**Exercise objective**
Reproduce the closing part of the entries exactly: the line with "Single-qubit gates average" and all lines after it, ending with the last line, and nothing else.

**Saved entries**
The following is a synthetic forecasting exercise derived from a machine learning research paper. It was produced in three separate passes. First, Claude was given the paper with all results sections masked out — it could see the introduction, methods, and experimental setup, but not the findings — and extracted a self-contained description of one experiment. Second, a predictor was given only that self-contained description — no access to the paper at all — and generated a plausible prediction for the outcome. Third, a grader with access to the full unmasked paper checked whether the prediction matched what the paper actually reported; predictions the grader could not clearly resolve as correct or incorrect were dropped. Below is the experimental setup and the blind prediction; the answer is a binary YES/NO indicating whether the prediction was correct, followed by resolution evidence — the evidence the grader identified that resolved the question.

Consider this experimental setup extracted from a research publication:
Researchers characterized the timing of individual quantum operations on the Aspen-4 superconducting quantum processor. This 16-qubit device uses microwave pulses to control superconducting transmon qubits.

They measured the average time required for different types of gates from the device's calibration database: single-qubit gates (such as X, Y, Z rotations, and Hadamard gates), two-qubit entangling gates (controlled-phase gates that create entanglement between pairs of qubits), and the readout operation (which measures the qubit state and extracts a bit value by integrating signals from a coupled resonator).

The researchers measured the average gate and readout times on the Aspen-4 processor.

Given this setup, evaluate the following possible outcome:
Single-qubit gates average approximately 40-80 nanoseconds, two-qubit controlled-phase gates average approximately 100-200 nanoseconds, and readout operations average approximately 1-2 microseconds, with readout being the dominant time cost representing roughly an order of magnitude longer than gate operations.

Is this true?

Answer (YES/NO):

**Your response**
Single-qubit gates average approximately 40-80 nanoseconds, two-qubit controlled-phase gates average approximately 100-200 nanoseconds, and readout operations average approximately 1-2 microseconds, with readout being the dominant time cost representing roughly an order of magnitude longer than gate operations.

Is this true?

Answer (YES/NO):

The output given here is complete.